[Stored items]
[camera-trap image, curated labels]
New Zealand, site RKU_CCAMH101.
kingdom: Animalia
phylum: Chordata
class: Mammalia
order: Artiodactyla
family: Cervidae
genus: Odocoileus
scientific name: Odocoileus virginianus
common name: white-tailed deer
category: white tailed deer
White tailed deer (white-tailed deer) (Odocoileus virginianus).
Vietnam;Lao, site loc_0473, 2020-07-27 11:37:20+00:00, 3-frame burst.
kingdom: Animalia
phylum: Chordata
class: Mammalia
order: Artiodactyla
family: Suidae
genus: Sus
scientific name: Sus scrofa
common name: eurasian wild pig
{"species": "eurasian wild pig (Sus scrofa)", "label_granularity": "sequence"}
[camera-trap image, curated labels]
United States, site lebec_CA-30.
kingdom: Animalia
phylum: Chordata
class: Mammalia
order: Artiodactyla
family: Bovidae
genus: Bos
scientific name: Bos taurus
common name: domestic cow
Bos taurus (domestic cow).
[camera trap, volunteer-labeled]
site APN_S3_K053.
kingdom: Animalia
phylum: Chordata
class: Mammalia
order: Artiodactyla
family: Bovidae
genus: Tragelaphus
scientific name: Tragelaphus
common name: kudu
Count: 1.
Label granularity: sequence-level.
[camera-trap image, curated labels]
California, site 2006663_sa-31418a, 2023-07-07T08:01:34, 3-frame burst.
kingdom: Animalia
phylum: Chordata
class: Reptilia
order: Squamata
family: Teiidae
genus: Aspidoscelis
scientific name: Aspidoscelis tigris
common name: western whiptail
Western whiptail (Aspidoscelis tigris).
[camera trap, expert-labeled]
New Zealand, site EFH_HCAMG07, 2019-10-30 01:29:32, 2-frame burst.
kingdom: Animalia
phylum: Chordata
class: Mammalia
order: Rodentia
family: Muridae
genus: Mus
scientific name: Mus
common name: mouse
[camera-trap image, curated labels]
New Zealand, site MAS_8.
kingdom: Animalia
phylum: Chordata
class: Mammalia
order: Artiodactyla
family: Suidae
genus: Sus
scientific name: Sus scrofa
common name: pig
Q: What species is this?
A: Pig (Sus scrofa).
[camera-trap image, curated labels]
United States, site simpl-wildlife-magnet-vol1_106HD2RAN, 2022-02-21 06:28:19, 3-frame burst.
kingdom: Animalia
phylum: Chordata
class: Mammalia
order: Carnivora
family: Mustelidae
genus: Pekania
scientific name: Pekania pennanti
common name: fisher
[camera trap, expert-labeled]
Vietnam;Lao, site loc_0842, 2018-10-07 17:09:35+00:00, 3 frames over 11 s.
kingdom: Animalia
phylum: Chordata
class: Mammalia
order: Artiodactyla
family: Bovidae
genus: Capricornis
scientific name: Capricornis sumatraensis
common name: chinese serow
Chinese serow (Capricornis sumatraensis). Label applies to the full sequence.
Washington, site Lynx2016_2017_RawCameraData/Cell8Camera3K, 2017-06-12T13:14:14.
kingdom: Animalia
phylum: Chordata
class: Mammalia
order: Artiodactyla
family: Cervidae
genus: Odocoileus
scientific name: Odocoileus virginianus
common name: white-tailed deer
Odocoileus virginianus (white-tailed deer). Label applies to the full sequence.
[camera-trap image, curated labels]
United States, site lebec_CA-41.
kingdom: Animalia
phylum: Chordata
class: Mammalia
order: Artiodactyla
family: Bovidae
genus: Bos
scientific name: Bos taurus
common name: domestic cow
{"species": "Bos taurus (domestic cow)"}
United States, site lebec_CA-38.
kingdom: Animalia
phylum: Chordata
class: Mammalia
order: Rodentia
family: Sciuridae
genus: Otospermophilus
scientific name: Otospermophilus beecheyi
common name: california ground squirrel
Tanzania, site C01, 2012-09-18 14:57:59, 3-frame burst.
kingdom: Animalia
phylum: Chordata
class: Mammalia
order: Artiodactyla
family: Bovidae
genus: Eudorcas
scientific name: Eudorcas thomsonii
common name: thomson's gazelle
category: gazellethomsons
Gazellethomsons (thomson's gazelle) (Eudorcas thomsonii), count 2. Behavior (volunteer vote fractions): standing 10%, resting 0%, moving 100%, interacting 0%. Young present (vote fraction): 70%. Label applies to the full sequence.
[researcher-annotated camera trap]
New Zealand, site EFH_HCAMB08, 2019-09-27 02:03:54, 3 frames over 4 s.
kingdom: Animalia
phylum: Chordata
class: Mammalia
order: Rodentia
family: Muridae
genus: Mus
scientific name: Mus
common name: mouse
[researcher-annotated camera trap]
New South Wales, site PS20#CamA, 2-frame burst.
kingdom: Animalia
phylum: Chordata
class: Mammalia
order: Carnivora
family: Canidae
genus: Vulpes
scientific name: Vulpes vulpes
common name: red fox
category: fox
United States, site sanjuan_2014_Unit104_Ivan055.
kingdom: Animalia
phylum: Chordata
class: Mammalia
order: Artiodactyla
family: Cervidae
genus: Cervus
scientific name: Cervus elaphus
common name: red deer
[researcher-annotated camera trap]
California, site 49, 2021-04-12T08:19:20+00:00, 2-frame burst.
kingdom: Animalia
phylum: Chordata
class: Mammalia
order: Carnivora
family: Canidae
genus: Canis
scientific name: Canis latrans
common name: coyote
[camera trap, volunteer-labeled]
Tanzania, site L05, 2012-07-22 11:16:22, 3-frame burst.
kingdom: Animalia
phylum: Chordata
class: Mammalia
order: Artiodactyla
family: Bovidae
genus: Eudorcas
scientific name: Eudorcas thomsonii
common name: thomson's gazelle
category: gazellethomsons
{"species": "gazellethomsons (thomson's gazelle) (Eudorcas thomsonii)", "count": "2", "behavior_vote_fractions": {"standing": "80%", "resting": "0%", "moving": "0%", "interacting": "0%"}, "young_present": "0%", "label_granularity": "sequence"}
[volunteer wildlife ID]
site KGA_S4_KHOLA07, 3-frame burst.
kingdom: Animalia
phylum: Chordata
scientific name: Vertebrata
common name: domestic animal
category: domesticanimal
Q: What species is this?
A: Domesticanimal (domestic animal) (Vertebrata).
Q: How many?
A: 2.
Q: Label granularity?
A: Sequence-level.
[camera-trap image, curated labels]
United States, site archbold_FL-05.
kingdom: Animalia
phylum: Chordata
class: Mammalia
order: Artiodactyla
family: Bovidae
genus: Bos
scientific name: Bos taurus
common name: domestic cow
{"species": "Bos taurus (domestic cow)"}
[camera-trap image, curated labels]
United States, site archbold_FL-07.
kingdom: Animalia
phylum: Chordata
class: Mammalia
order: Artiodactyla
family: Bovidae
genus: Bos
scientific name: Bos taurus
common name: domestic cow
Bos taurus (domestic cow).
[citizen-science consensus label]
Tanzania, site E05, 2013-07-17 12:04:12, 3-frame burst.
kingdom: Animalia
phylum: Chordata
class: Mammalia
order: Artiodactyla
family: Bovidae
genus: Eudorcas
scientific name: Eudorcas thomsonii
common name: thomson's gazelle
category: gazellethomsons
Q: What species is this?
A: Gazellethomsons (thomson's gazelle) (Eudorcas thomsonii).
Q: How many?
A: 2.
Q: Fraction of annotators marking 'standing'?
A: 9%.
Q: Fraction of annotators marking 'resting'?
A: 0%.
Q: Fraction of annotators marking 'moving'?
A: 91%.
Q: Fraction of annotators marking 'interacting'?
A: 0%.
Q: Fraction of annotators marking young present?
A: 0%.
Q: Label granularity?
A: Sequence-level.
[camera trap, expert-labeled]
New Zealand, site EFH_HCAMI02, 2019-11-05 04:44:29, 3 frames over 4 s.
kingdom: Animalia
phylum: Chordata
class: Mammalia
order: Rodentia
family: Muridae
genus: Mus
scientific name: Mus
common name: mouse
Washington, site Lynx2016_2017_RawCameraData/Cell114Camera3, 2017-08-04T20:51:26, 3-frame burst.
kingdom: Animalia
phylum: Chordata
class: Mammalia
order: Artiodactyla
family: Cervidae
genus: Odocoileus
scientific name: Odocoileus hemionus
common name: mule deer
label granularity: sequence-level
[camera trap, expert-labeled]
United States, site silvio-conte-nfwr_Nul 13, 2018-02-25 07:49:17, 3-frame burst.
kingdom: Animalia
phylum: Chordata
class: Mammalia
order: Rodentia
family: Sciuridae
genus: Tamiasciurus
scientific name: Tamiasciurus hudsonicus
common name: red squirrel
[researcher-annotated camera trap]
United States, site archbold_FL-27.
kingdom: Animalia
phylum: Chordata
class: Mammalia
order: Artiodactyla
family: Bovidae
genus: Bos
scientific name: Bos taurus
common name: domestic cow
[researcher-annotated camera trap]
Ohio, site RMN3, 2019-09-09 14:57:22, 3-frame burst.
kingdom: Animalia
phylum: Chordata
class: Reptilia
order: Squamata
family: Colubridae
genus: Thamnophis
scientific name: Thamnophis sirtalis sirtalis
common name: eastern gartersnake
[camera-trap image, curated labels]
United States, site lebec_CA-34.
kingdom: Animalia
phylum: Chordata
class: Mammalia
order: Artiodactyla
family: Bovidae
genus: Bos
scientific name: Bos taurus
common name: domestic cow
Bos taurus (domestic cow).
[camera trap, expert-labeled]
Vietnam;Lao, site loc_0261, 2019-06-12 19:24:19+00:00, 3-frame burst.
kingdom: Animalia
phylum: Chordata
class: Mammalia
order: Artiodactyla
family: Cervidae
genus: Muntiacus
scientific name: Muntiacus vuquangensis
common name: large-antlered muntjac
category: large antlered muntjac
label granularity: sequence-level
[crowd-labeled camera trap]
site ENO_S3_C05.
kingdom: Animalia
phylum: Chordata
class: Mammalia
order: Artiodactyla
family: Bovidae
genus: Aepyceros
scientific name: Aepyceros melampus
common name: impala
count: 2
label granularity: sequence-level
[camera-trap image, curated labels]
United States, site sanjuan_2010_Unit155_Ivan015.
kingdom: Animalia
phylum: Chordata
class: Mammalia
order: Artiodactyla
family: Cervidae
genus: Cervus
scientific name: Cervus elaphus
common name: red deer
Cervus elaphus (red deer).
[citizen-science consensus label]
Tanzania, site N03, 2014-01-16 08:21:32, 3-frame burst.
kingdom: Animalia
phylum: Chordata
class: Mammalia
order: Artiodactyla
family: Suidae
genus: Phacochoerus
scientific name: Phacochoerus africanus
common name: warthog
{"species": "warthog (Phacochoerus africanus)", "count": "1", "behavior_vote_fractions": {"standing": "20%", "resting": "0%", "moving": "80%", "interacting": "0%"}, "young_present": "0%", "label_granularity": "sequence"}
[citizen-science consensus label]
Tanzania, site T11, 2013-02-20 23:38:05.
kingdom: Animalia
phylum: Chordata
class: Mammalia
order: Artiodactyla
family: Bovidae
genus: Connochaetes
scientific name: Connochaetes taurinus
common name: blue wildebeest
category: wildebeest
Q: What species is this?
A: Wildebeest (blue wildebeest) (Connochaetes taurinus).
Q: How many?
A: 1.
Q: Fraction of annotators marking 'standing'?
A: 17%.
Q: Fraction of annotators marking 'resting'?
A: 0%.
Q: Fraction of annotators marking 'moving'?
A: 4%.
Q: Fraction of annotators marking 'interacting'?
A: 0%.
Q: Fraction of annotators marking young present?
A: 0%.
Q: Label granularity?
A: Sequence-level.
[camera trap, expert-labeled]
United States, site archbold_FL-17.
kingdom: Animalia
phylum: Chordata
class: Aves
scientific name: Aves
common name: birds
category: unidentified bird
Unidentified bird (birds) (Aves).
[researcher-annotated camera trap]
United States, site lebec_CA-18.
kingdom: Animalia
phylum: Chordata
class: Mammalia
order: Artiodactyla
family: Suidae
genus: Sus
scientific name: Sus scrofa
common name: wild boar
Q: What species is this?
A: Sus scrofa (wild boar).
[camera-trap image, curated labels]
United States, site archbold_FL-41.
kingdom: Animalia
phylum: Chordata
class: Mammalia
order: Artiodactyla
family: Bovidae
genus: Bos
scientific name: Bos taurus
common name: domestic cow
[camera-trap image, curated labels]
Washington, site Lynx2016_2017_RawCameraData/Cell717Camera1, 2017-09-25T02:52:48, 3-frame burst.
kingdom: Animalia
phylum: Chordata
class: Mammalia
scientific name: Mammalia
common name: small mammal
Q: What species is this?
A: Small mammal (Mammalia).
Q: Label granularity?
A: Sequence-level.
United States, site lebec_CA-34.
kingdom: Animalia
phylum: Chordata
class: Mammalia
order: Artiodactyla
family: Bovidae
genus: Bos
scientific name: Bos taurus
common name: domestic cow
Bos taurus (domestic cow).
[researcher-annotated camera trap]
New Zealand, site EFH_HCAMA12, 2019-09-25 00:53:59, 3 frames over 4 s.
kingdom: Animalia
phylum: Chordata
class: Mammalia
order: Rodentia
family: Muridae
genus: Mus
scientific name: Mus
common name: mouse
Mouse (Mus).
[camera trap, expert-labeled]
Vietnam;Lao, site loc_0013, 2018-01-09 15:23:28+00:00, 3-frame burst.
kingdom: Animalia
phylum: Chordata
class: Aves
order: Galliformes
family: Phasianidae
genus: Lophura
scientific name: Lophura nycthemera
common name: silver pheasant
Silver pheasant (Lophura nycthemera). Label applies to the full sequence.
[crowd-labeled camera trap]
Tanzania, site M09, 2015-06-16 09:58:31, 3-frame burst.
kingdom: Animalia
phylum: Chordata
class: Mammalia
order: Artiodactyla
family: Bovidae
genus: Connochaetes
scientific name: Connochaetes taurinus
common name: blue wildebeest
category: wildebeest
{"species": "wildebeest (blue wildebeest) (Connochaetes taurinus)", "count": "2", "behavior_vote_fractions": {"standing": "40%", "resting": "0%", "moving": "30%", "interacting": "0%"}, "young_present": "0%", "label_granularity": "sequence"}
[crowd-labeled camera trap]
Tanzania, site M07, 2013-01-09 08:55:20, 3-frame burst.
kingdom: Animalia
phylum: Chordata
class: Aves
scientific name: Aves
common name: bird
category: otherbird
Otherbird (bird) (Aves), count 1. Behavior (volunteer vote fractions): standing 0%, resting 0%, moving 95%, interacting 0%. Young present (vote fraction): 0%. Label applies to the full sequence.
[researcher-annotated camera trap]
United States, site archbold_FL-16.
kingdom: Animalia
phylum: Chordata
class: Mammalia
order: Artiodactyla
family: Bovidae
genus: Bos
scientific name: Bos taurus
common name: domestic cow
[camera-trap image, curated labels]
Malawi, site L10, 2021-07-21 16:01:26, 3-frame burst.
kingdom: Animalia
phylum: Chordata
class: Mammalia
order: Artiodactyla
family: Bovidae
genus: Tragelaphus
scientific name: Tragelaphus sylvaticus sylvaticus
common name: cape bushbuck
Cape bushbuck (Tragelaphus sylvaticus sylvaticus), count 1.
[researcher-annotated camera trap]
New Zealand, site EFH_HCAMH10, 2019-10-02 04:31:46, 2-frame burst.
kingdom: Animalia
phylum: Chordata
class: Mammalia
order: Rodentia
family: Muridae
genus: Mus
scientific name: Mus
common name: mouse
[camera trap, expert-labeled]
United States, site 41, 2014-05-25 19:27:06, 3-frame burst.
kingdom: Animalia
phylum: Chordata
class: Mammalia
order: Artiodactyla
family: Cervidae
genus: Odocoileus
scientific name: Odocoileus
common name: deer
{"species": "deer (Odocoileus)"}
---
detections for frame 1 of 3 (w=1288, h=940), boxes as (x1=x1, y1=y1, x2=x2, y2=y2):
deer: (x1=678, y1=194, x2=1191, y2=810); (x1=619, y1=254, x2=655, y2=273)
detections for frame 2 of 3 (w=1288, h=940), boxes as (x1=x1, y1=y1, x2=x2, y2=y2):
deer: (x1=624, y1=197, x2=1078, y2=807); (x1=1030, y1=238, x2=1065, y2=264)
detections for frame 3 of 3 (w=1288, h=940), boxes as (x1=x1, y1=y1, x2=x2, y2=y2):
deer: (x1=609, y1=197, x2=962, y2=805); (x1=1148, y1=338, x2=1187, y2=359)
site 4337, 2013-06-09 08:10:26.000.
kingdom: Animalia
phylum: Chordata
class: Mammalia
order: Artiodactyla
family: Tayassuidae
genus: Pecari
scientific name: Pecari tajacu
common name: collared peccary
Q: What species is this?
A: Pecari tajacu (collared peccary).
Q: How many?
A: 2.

▸ Aim of the task
Pull every line with the word "Vietnam" from the data.

▸ Task output
Vietnam;Lao, site loc_0473, 2020-07-27 11:37:20+00:00, 3-frame burst.
Vietnam;Lao, site loc_0842, 2018-10-07 17:09:35+00:00, 3 frames over 11 s.
Vietnam;Lao, site loc_0261, 2019-06-12 19:24:19+00:00, 3-frame burst.
Vietnam;Lao, site loc_0013, 2018-01-09 15:23:28+00:00, 3-frame burst.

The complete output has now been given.